Machine Learning and Security: The Good, The Bad, and The Ugly - Weneke Lee
Distinguished Cybersecurity Lecture
Thoughts on the interactions between machine learning and security.
The good: We now have more data, more powerful machines and algorithms, and better yet, we don’t need to always manually engineer the features. The ML process is now much more automated and the learned models are more powerful, and this is a positive feedback loop: more data leads to better models, which lead to more deployments, which lead to more data. All security vendors now advertise that they use ML in their products.
The bad: There are more unknowns. In the past, we knew the capabilities and limitations of our security models, including the ML-based models, and understood how they can be evaded. But the state-of-the-art models such as deep neural networks are not as intelligible as classical models such as decision trees. How do we decide to deploy a deep learning- based model for security when we don’t know for sure it is learned correctly? Data poisoning becomes easier. On-line learning and web-based learning use data collected in run-time and often from an open environment. Since such data is often resulted from human actions, it can be intentionally polluted, e.g., in misinformation campaigns. How do we make it harder for attackers to manipulate the training data?
The ugly: Attackers will keep on exploiting the holes in ML, and automate their attacks using ML. Why don’t we just secure ML? This would be no different than trying to secure our programs, and systems, and networks, so we can’t. We have to prepare for ML failures. Ultimately, humans have to be involved. The question is how and when? For example, what information should a ML-based system present to humans and what input can humans provide to the system?
Prof. Wenke Lee is the John P. Imlay Jr.
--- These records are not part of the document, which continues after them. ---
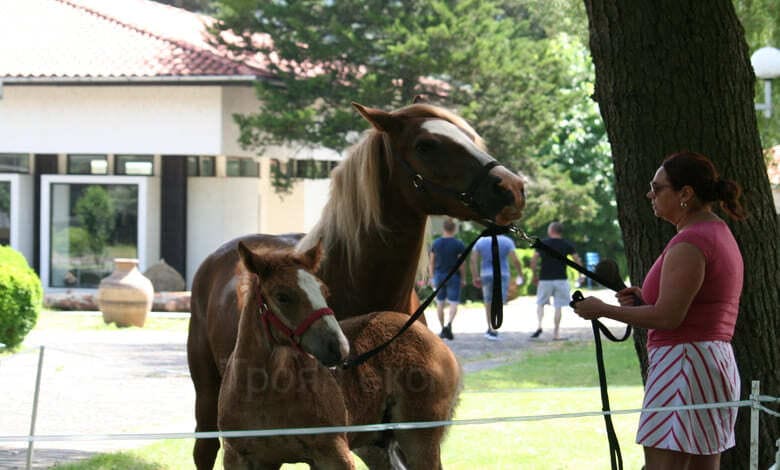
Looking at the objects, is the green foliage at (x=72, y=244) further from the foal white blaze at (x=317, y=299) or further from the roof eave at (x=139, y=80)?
the foal white blaze at (x=317, y=299)

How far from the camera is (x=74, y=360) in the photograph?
16172mm

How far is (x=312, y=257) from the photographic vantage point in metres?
4.93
Chair in the School of Computer Science in the College of Computing at Georgia Tech, and the executive director of the Institute for Information Security & Privacy (IISP). His research expertise includes systems and network security, botnet detection and attribution, malware analysis, virtual machine monitoring, mobile systems security, and detection and mitigation of information manipulation on the Internet. He regularly leads large research projects funded by the National Science Foundation (NSF), U.S. Department of Defense, Department of Homeland Security, and private industry. Significant discoveries from his research group have been transferred to industry, and in 2006, doing so enabled Prof. Lee to co-found Damballa, Inc., which focused on detection and mitigation of advanced persistent threats.
Prof. Lee is one of the most prolific and influential security researchers in the world. He has published several dozen, often-cited research papers at top academic conferences, including the ACM Conference on Computer and Communications Security, USENIX Security, IEEE Symposium on Security & Privacy ("Oakland"), and the Network & Distributed System Security (NDSS) Symposium. Prof. Lee’s awards and honors include being elected to an ACM Fellow in 2017 and an IEEE Fellow in 2020, the ACM SIGSAC Outstanding Innovation Award in 2019, the “Internet Defense Prize” awarded by Facebook and USENIX in 2015, an “Outstanding Community Service Award” from the IEEE Technical Committee on Security and Privacy in 2013, a Raytheon Faculty Fellowship in 2005, an NSF Career Award in 2002, as well as best paper awards in the IEEE Symposium on Security and Privacy and the ACM SIGKDD International Conference on Knowledge Discovery and Data Mining. He received his Ph.D. in Computer Science from Columbia University in 1999.